Vendanges 2022 – Jour J+7 – Voir passer l’escadrille


il y a des jours avec, et puis des jours sans. Et des jours mi-figue, mi-raisin. Vendredi soir, 19h, encore à la cave, je tente d’écrire pendant que les pressoirs s’écoulent, le moral dans les chaussettes, épuisé mentalement par cette journée où rien ne s’est passé comme prévu. Les emmerdes, c’est bien connu, ça vole toujours en escadrille, comme disait Jacques Chirac.

Tout avait pourtant bien commencé, comme souvent dans les histoires. Levé à la fraîche, je trace dans les vignes, secteur Génégals, avec des amis chers, bordelais de passage, grands professionnels devant l’éternel. Je sais, je ne devrais pas recevoir pendant les vendanges. Mais eux, c’est spécial.
_ _ _ _ _ _ _
- **CONSIGNE**:
Prolongez le récit des vendanges 2022 en reprenant juste après sa dernière phrase.

- **JEU DE DONNÉES**:
_ _ _ _ _ _ _
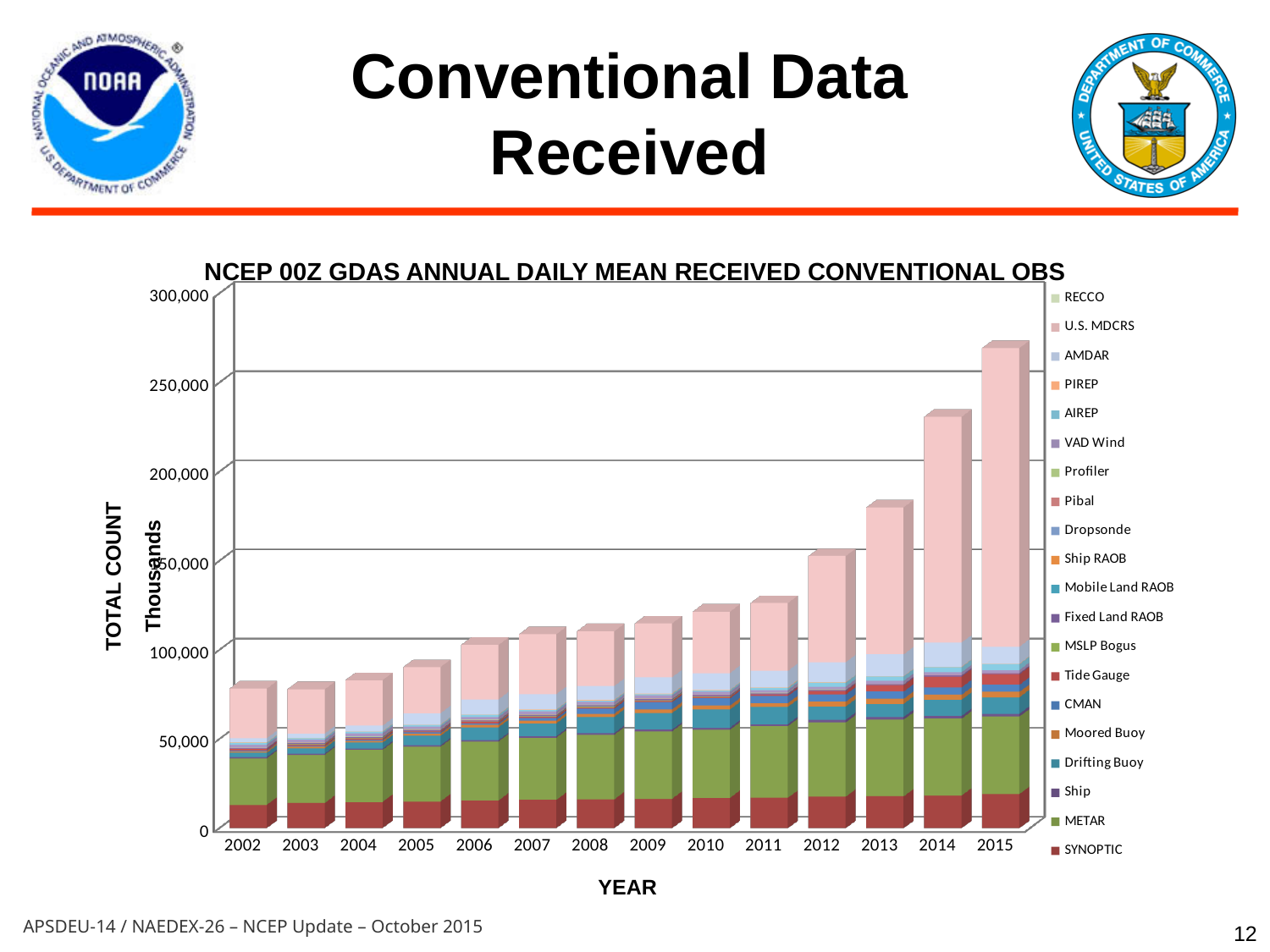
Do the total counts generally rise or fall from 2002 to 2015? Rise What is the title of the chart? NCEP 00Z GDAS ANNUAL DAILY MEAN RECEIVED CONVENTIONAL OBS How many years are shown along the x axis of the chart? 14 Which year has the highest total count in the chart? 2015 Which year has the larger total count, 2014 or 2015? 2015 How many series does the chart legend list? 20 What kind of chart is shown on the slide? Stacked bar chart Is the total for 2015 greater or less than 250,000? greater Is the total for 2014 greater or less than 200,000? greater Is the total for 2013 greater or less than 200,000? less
_ _ _ _ _ _ _
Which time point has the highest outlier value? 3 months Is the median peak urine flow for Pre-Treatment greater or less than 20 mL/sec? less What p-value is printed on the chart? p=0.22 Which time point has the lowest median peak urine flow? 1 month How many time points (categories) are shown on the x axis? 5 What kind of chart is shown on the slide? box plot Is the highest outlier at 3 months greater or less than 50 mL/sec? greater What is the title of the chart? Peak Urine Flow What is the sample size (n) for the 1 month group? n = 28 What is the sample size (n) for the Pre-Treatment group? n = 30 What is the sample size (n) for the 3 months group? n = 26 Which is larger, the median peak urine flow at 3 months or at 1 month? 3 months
_ _ _ _ _ _ _
- **RÉSULTAT**:
On traverse les vieilles vignes de Grenache blanc qui, bien qu’ayant clairement dépassé les 120 ans d’âge, ont décidé de tout donner. En passant au milieu des gobelets torturés, qui portent tous un kilo voire un kilo et demi de grenache somptueux, je pense, bêtement, à ces vidéos sur le web ou un athlète se déguise en vieillard et vient taquiner des sportifs de rue sur une barre fixe. Ces vignes là, rien ne leur fait peur, rien ne les effraie…

Chaque grappe est bien à l’abri, cachée sous le feuillage, protégée par l’ombrage du parasol naturel que permet la taille en gobelet. De loin, on ne voit presque rien, mais en effeuillant, les baies se révèlent. Tout est vert, bien sûr; après tout on est en août. Clairement, l’effet terroir joue cette année à fond, et entre la plaine et les calcaires de Vingrau, il y aura deux semaines d’écart au niveau maturité, bien bon.

Voilà que je pense à la barre fixe… Ah, les agrès. Le nom est ancien et qualifiait, au temps de la marine à voile tout ce qui permettait le réglage du bateau : voiles, vergues, cordages. Par extension, dans le sport, ce sont tous les équipements qui permettent un sport, pas simplement dans la GAM (Gymnastique Artistique Masculine) contrairement à ce que l’on croit.

Dans l’ordre olympique, on a le sol, le cheval d’arçons, les anneaux, le saut, les barres parallèles et enfin la barre fixe. Un monde. J’avoue, j’ai une profonde admiration pour ces athlètes. Habillés, dans la rue, ils passent pour des jeunes gens normaux. Justaucorps à peine enfilé, mains poudrées de magnésie, ils deviennent des surhommes. D’ailleurs, ils finissent au cirque du soleil.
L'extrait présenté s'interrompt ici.